Source material:
▶

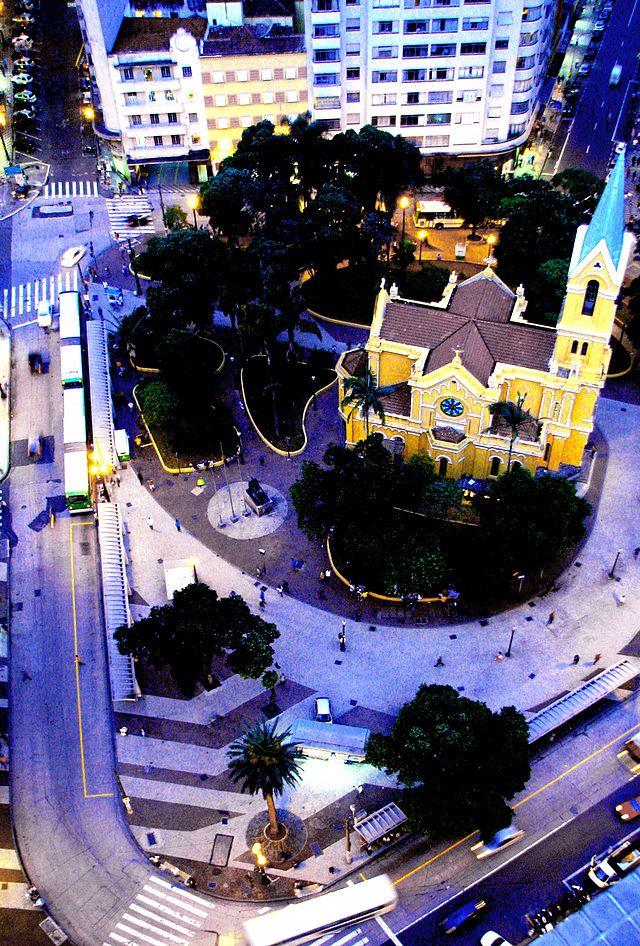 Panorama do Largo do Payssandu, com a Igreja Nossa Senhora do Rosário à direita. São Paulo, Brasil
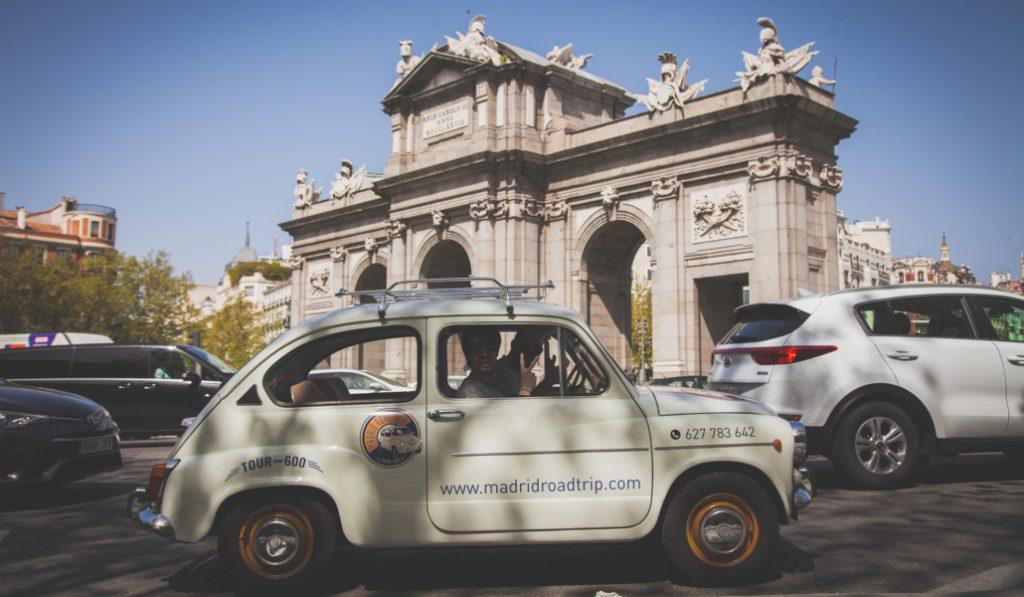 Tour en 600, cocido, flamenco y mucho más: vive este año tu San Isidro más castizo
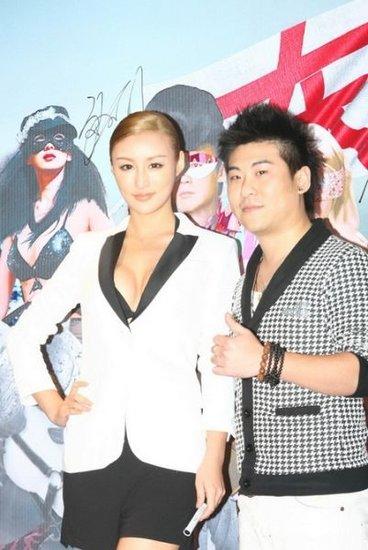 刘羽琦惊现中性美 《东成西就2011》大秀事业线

◀
▶

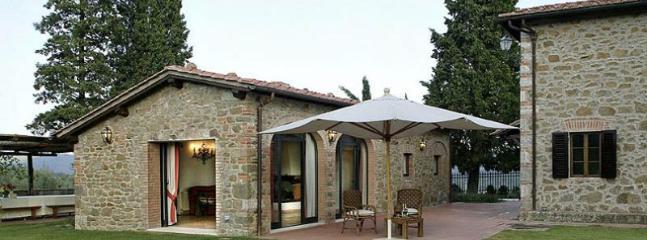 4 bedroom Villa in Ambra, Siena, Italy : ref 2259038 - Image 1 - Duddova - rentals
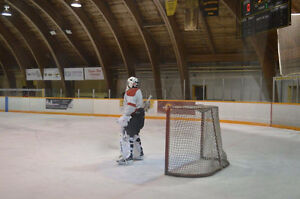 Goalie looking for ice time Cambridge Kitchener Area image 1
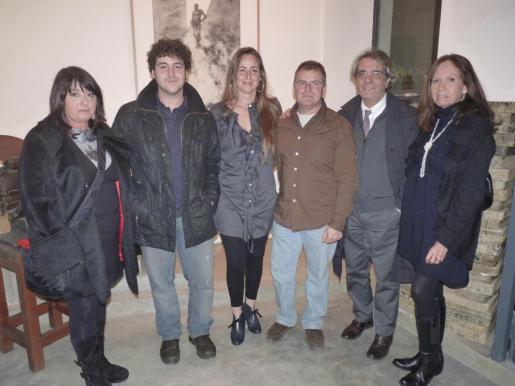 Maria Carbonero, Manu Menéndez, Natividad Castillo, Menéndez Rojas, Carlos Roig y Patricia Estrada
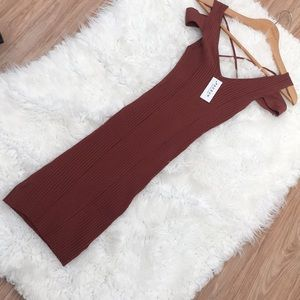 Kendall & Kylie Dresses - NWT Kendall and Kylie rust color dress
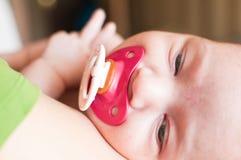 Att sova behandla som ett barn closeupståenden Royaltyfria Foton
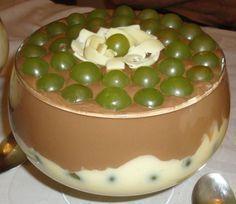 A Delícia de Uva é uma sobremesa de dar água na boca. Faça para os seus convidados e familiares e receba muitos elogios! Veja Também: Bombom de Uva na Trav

◀

What is needed: Respond with the exact lines above running from the one containing "Panorama do Largo" to the one containing "刘羽琦惊现中性美 《东成西就2011》大秀事业线", both ends kept and no pictures included.

Answer space:
 Panorama do Largo do Payssandu, com a Igreja Nossa Senhora do Rosário à direita. São Paulo, Brasil
 Tour en 600, cocido, flamenco y mucho más: vive este año tu San Isidro más castizo
 刘羽琦惊现中性美 《东成西就2011》大秀事业线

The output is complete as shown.